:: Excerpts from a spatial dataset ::
______

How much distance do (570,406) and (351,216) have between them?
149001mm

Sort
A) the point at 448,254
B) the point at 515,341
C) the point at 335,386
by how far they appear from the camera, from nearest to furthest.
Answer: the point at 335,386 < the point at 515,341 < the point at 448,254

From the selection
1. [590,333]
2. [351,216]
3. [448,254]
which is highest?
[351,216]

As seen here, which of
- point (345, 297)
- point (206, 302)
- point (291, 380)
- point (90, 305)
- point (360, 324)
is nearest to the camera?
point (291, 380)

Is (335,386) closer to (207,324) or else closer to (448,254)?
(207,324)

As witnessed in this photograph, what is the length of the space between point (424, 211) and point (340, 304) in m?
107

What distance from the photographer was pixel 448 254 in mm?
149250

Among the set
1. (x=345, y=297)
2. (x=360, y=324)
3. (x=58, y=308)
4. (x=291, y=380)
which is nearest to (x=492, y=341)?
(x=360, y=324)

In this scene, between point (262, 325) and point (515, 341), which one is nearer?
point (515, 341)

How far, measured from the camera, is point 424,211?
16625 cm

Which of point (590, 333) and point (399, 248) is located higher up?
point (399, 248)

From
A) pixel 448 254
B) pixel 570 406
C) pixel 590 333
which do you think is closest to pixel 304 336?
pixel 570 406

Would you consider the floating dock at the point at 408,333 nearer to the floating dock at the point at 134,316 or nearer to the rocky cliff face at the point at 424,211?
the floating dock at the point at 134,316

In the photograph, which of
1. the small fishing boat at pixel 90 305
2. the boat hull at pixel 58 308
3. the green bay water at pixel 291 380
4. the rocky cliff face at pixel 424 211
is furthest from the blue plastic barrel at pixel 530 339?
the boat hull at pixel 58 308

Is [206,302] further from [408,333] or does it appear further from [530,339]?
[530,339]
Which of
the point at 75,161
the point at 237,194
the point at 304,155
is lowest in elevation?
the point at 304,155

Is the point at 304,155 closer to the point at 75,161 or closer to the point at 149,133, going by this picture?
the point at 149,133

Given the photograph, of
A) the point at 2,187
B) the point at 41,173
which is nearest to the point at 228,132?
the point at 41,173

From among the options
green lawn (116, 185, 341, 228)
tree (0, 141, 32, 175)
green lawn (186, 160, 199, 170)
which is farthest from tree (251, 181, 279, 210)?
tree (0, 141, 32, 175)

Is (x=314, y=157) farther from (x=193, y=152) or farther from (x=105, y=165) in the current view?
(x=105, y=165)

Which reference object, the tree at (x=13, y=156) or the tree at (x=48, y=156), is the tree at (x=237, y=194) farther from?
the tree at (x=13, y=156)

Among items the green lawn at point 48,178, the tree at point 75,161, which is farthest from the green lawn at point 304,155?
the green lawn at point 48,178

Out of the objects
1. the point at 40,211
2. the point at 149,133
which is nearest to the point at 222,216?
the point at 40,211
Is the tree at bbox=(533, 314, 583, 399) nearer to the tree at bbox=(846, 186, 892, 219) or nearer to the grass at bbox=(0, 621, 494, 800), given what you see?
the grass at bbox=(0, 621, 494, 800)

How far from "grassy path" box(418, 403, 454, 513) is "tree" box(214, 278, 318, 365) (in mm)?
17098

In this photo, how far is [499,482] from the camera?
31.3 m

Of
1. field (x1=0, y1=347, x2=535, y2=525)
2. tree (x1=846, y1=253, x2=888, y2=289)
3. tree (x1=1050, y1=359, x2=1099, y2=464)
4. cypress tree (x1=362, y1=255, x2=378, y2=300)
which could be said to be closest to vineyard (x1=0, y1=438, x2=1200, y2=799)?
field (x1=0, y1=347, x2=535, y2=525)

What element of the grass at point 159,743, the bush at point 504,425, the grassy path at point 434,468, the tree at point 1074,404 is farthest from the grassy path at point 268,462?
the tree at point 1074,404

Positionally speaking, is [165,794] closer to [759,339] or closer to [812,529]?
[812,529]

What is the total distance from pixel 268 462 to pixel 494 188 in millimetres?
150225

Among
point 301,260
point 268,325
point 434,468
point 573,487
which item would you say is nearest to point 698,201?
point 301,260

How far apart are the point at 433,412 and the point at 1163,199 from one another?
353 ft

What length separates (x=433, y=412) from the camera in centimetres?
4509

______

:: What the exercise asks ::
Reproduce verbatim the lines of the listing from the one containing "Positionally speaking, is" up to and including the final line of the listing.

:: Solved problem ::
Positionally speaking, is [165,794] closer to [759,339] or closer to [812,529]?
[812,529]

What is the total distance from pixel 268 462 to pixel 494 188 in millimetres?
150225

Among
point 301,260
point 268,325
point 434,468
point 573,487
which item would you say is nearest to point 698,201?
point 301,260

How far apart are the point at 433,412 and the point at 1163,199 from one another?
353 ft

What length separates (x=433, y=412) from the camera in centimetres?
4509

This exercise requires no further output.